Langkah Kerja
a: Menurut ulasan buku di bawah, di kota mana letak masjid tempat Imam Syafi'i meninggalkan kebiasaan Qunut Subuh?
b: Salin bagian ulasan buku di bawah, dimulai dari "Ketika penulisnya memberi" dan diakhiri dengan "dan di akhirat.".

Kutipan Dokumen
# # # # # # #
Syahirul Alim Mahasiswa Program Doktor UIN Syarif Hidayatullah Jakarta

Cermin Muslim: Sintesis Nalar, Perbuatan, dan Realitas Sosial

1 min read

Judul Buku: Cermin Muslim: Petikan Hikmah Bekal Pribadi Muslim.
Penulis: Dr. H. Muhammad Irfan Helmy, Lc., M.A.
Penerbit: Maghza Pustaka
Cetakan: I, Februari 2020

Membaca buku ini terasa dibawa ke dalam suatu ruang kesadaran manusia, di mana ditunjukkan kepada kita sendiri bahwa potensi setiap fakultas dalam diri kita; keyakinan/perasaan, nalar, dan perbuatan adalah petunjuk bagi suatu disiplin moral yang bertujuan untuk memurnikan hati dari karat nafsu amarah, sehingga bagaikan cermin yang jernih, ia memantulkan cahaya Tuhan.

Ketika penulisnya memberi judul “cermin Muslim” berarti terdapat suatu upaya terus menerus bagi setiap Muslim untuk mendapatkan pengetahuan diri dan tentang Tuhan, sebab jasad manusia adalah gambaran satu kerajaan, dimana jiwa atau ruh sebagai rajanya dan berbagai indra dan fakultas lain adalah tentaranya.

Buku yang ditulis oleh Kang Muhammad Irfan Helmy ini terdiri dari x dan 160 halaman yang secara keseluruhan merupakan percikan pemikiran yang mendalam dalam mengungkapkan bagaimana mengolah jati diri seorang Muslim dengan memanfaatkan seluruh fakultas indrawi dan ruhani yang ada dalam diri manusia.

Menjadi Muslim yang baik berarti mendisiplinkan moral dirinya sendiri, mampu memadukan dan mensintesakan nalar, pikiran, perbuatan, dengan realitas sosial sekaligus. Sikap moderat jelas harus dimiliki seorang Muslim agar selamat di dunia dan di akhirat.

Pada bagian pertama buku ini kita sudah disuguhkan wawasan moderatisme dalam konteks ritual yang ditunjukkan oleh prilaku Imam Syafi’i yang meninggalkan kebiasaan Qunut Subuh ketika solat di salah satu masjid di Baghdad yang di dalamnya terdapat pusara pendahulunya Imam Abu Hanifah.

Ketika ditanya soal kenapa beliau meninggalkan Qunut, sang imam menjawab, “Aku merasa malu kepada penghuni makam ini, jika aku harus berbeda dengan mazhab yang diyakininya”.

Baca Juga  Tuhan, Manusia, dan Alam: Kosmologi dalam Tradisi Spiritual Islam (Bagian 1)
# # # # # # #
Entri

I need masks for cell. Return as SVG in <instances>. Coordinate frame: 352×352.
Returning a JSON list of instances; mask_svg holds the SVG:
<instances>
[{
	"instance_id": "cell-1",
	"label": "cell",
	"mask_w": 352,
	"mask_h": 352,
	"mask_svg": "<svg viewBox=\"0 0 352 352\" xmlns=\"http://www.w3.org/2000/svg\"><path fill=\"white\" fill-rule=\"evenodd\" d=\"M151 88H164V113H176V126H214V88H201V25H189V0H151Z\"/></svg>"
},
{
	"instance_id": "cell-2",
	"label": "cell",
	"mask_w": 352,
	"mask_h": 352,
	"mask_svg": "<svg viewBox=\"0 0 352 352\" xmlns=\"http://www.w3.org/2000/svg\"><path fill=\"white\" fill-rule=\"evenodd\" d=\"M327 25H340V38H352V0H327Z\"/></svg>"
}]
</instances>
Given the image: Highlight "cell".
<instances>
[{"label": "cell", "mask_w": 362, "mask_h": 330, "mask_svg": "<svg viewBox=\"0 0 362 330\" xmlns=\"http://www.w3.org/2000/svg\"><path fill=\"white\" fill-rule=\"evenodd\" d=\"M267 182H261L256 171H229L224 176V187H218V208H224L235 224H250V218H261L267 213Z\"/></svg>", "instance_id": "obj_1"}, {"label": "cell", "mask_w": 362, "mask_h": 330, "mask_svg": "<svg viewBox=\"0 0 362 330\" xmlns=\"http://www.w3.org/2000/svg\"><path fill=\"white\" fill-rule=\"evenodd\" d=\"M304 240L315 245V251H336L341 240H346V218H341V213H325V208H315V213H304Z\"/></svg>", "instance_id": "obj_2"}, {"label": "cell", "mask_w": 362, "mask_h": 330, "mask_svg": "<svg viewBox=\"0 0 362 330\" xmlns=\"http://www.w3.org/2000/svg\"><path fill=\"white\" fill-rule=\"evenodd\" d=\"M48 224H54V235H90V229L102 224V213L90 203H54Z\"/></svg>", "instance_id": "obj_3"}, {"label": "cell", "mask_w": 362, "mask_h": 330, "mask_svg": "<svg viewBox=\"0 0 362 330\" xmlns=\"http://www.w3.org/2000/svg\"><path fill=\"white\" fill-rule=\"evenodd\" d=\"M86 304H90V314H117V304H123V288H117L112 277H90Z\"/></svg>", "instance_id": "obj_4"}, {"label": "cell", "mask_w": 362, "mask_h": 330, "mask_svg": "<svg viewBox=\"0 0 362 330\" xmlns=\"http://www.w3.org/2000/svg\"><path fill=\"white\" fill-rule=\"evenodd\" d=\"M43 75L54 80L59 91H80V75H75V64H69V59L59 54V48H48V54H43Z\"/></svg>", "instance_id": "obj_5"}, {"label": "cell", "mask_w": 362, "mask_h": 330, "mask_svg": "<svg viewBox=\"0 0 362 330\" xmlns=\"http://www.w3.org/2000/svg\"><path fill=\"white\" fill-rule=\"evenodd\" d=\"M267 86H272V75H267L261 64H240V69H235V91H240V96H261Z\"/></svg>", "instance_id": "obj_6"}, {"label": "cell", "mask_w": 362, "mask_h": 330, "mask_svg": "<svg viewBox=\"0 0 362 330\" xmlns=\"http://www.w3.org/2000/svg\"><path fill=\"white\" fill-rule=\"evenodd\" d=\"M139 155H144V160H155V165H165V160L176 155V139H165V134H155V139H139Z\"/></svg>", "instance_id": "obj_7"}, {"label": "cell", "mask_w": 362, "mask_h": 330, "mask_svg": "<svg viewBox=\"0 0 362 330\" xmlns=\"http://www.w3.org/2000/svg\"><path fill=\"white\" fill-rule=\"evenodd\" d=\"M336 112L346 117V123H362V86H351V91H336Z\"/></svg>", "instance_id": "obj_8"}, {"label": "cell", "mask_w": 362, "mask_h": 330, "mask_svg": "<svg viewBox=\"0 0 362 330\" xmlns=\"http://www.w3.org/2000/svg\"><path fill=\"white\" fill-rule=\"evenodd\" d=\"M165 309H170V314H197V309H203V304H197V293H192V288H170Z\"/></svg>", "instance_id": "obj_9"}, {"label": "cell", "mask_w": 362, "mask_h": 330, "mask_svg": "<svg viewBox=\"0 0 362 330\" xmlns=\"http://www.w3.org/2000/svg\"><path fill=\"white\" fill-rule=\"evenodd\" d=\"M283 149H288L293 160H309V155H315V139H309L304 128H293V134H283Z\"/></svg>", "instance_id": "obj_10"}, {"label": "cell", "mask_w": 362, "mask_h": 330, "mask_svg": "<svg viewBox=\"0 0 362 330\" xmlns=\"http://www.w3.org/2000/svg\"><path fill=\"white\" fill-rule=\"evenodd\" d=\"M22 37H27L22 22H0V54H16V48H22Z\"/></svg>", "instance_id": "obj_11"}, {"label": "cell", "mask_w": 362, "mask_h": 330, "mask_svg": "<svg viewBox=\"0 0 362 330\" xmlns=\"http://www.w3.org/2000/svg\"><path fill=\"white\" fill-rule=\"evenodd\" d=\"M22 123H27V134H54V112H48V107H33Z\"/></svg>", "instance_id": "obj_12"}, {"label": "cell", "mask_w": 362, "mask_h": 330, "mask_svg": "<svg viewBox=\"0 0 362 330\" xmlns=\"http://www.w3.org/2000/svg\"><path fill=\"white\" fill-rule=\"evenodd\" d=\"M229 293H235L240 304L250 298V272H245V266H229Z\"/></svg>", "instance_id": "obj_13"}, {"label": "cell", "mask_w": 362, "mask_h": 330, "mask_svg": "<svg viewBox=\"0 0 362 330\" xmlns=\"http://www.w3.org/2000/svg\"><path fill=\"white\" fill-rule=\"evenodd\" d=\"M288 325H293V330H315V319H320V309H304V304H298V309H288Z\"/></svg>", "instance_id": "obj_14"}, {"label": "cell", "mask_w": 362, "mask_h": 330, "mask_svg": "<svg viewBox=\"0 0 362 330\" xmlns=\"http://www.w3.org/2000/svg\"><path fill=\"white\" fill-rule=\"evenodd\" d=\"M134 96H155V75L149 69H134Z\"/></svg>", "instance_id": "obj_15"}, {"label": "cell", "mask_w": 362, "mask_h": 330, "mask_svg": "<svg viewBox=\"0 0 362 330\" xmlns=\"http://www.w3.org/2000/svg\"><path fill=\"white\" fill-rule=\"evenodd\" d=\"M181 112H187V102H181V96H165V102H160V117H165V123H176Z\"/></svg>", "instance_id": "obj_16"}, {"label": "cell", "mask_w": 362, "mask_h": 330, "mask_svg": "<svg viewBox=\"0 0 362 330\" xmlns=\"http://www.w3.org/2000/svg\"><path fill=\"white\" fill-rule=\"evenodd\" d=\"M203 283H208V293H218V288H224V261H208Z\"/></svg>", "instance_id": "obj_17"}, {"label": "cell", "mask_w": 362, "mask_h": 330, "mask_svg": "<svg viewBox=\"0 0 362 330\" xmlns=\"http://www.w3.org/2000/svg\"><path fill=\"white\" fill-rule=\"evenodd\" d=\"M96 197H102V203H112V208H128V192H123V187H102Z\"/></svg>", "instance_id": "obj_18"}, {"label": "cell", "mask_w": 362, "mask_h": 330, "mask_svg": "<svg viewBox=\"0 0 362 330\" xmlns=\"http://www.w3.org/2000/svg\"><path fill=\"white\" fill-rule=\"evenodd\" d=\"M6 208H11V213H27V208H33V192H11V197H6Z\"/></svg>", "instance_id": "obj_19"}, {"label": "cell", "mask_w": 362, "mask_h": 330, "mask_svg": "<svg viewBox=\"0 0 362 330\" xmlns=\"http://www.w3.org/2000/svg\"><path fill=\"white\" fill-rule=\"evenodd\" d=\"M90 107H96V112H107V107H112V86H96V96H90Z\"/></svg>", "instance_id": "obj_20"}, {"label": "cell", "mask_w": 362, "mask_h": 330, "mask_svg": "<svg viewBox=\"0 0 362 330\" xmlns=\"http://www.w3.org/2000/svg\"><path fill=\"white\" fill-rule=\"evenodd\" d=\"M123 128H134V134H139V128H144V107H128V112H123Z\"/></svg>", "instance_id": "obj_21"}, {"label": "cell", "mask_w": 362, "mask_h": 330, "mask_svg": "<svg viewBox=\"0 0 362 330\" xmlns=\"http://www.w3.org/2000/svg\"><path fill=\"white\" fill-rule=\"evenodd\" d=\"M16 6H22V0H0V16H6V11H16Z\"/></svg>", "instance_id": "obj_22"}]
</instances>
# # # # # # #
Keluaran yang Diharapkan
a: Baghdad.

b:
Ketika penulisnya memberi judul “cermin Muslim” berarti terdapat suatu upaya terus menerus bagi setiap Muslim untuk mendapatkan pengetahuan diri dan tentang Tuhan, sebab jasad manusia adalah gambaran satu kerajaan, dimana jiwa atau ruh sebagai rajanya dan berbagai indra dan fakultas lain adalah tentaranya.

Buku yang ditulis oleh Kang Muhammad Irfan Helmy ini terdiri dari x dan 160 halaman yang secara keseluruhan merupakan percikan pemikiran yang mendalam dalam mengungkapkan bagaimana mengolah jati diri seorang Muslim dengan memanfaatkan seluruh fakultas indrawi dan ruhani yang ada dalam diri manusia.

Menjadi Muslim yang baik berarti mendisiplinkan moral dirinya sendiri, mampu memadukan dan mensintesakan nalar, pikiran, perbuatan, dengan realitas sosial sekaligus. Sikap moderat jelas harus dimiliki seorang Muslim agar selamat di dunia dan di akhirat.